**Data:**
■ ■ ■ ■
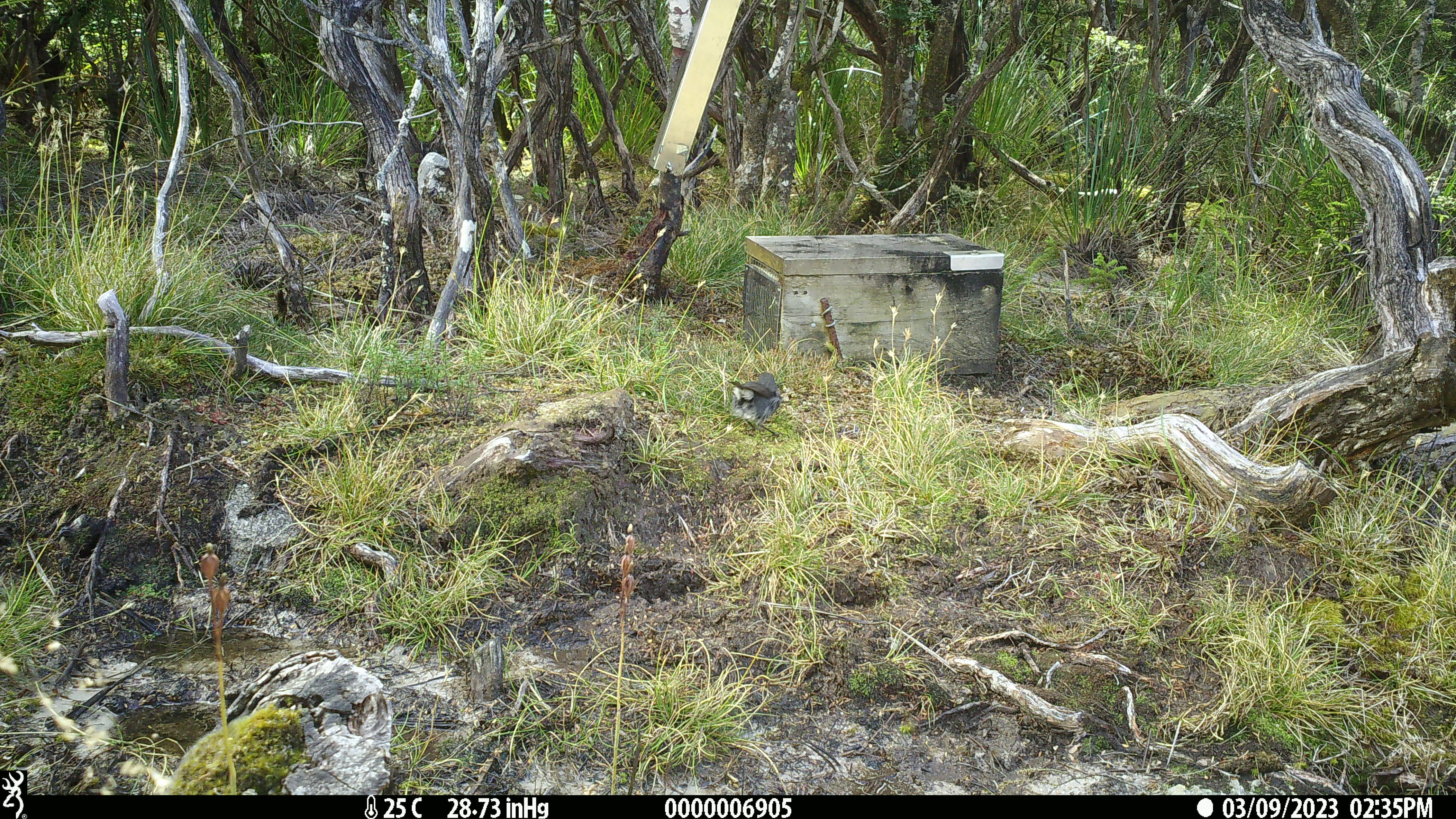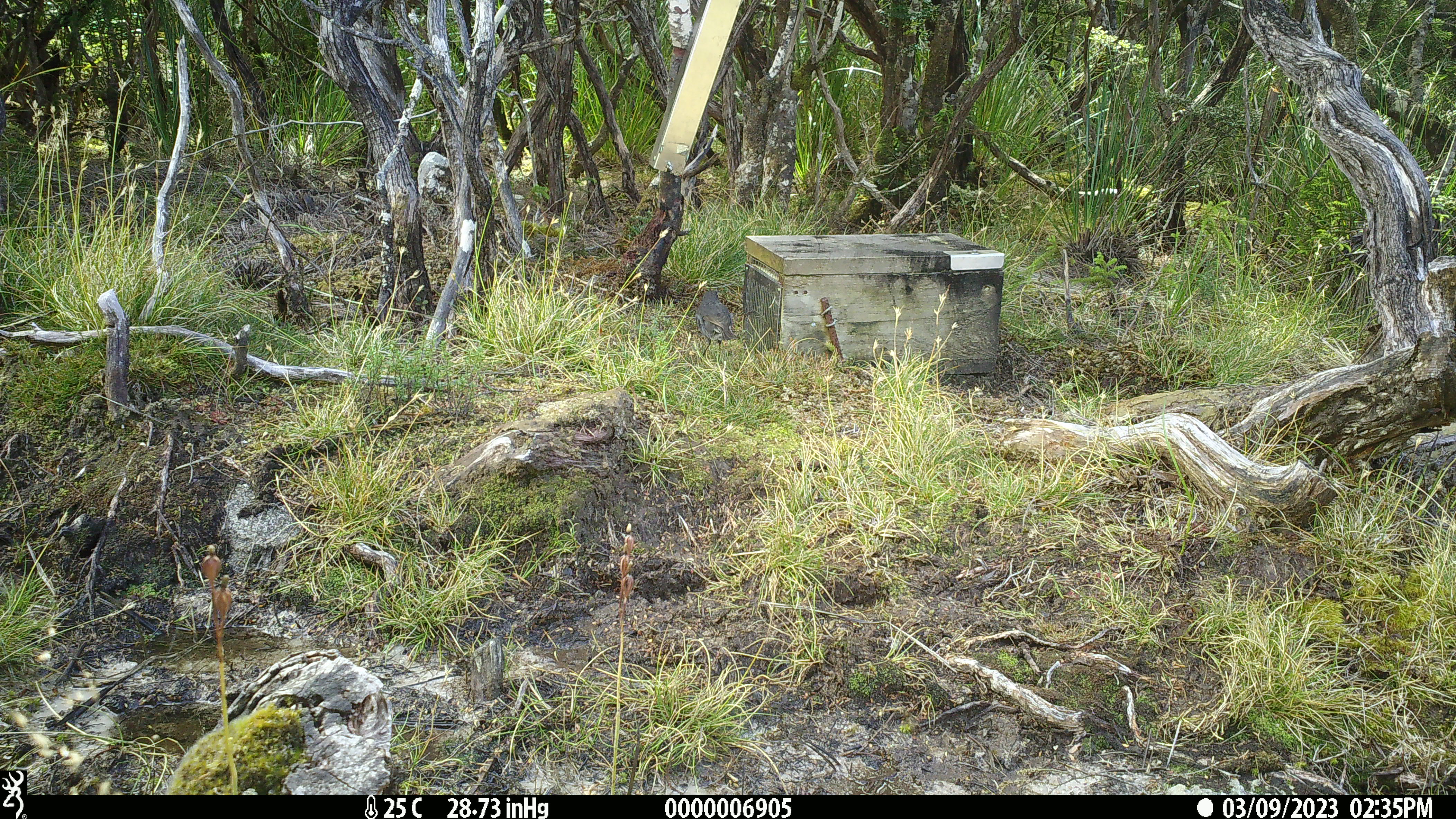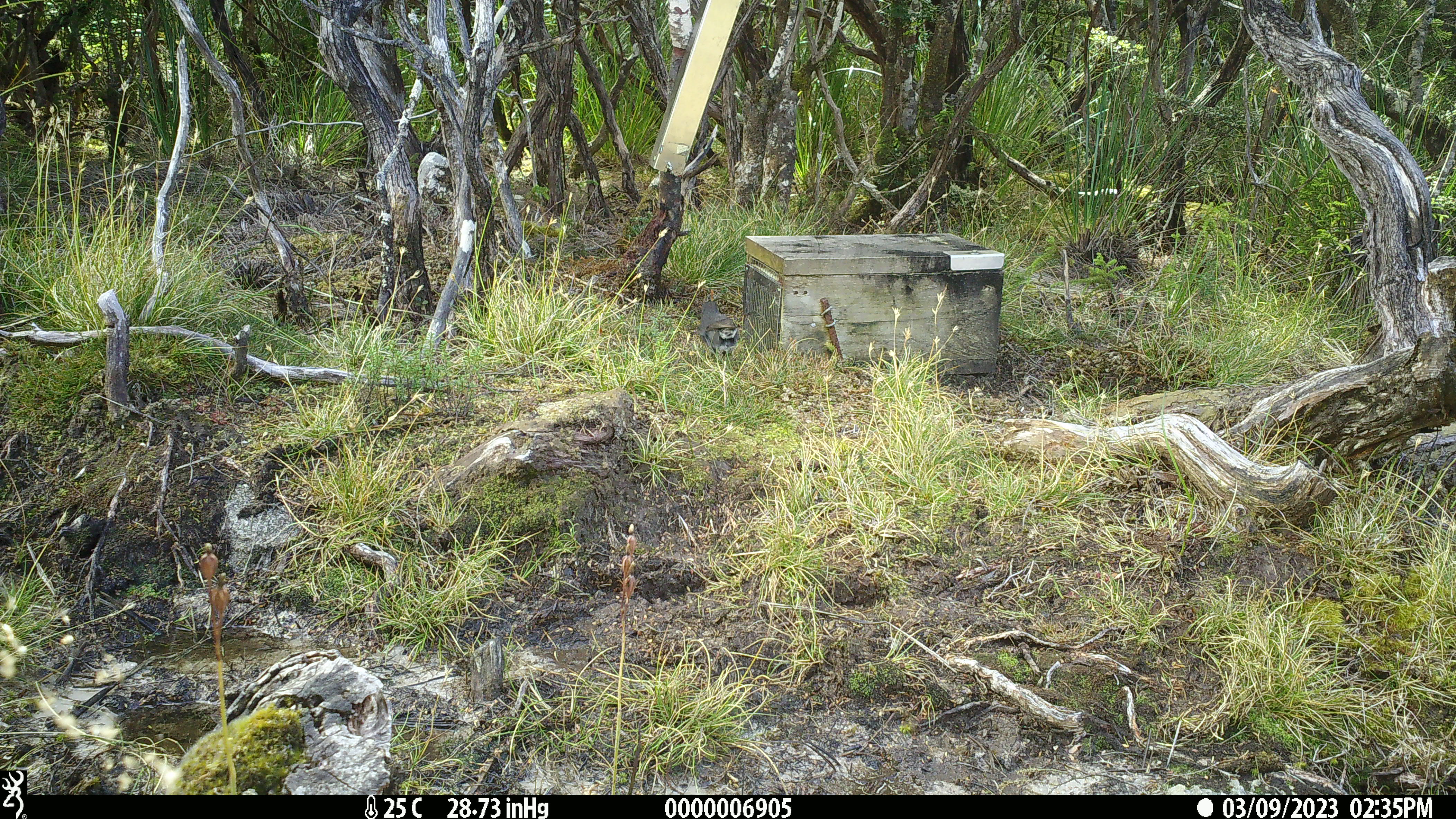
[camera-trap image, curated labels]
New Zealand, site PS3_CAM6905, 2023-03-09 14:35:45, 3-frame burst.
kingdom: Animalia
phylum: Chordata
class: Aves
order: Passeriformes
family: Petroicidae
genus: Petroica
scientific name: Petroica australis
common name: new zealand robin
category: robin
■ ■ ■ ■
**Exercise:** Set down, unchanged, the line that contains "phylum: Chordata" together with every later line in the records, through the last one.

**Solution for this exercise:**
phylum: Chordata
class: Aves
order: Passeriformes
family: Petroicidae
genus: Petroica
scientific name: Petroica australis
common name: new zealand robin
category: robin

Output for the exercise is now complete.